** Opening AVAILABLE DATA block **
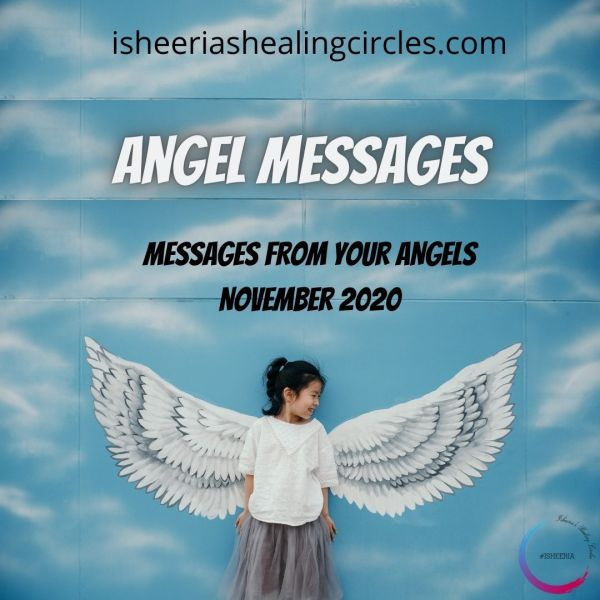 #Angel Messages for #November 2020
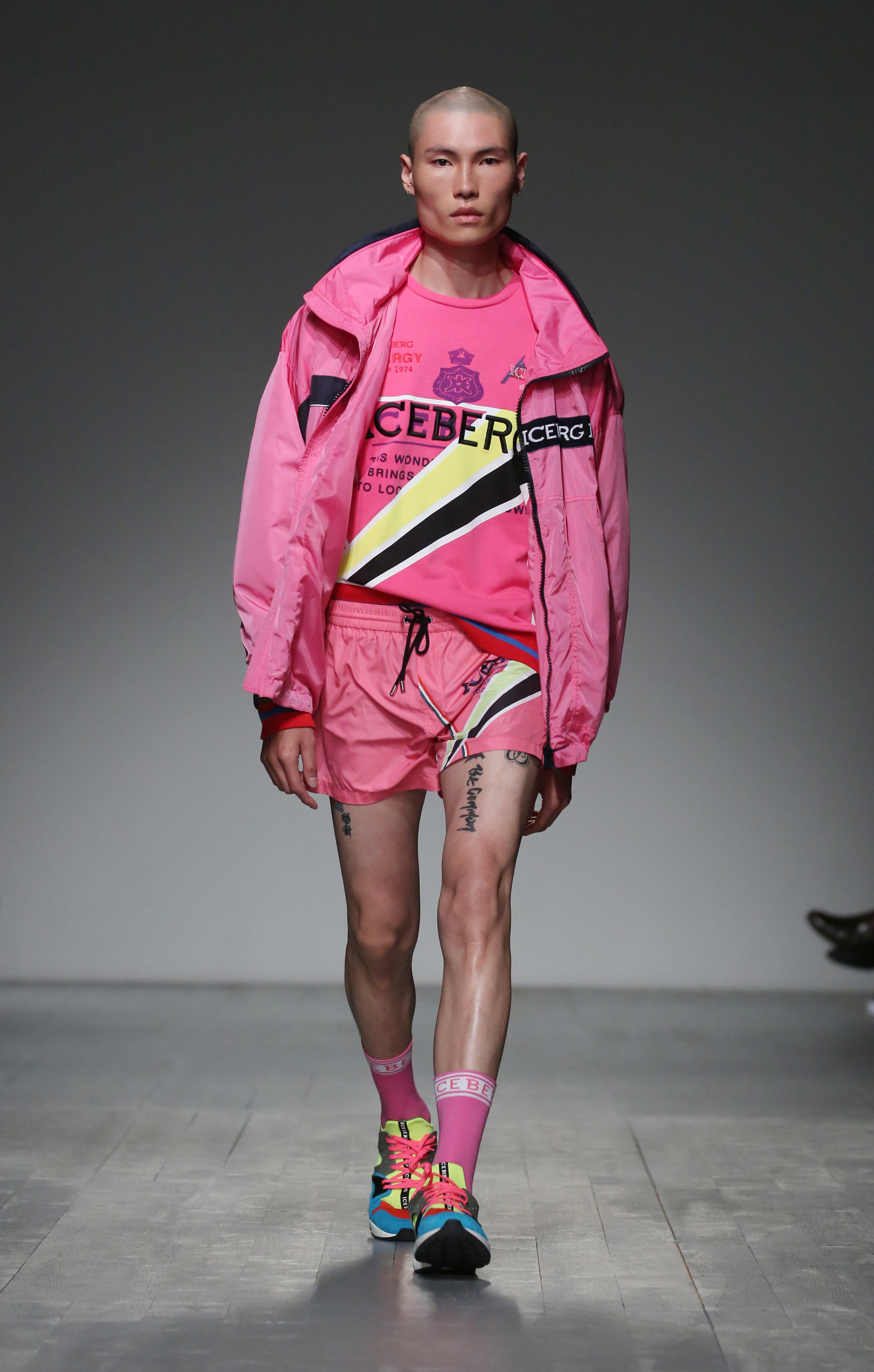 A model on the catwalk during the ICEBERG London Fashion Week Men's SS19 show held at BFC Show Space, London.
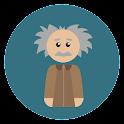 Albert Einstein Quiz icon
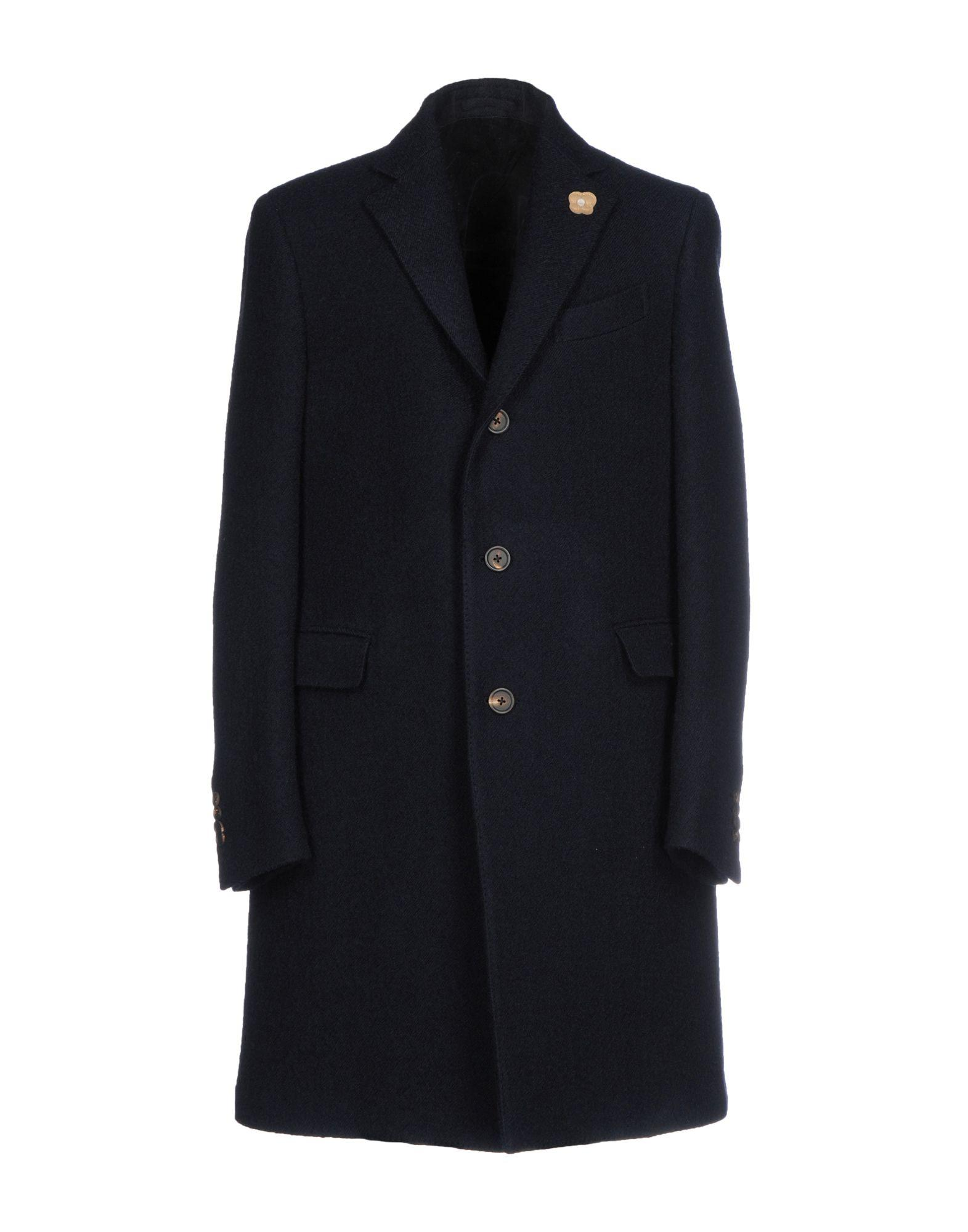 Lardini Coat In Dark Blue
** Closing AVAILABLE DATA block **
Copy the data precisely. Skip every picture.

 #Angel Messages for #November 2020
 A model on the catwalk during the ICEBERG London Fashion Week Men's SS19 show held at BFC Show Space, London.
 Albert Einstein Quiz icon
 Lardini Coat In Dark Blue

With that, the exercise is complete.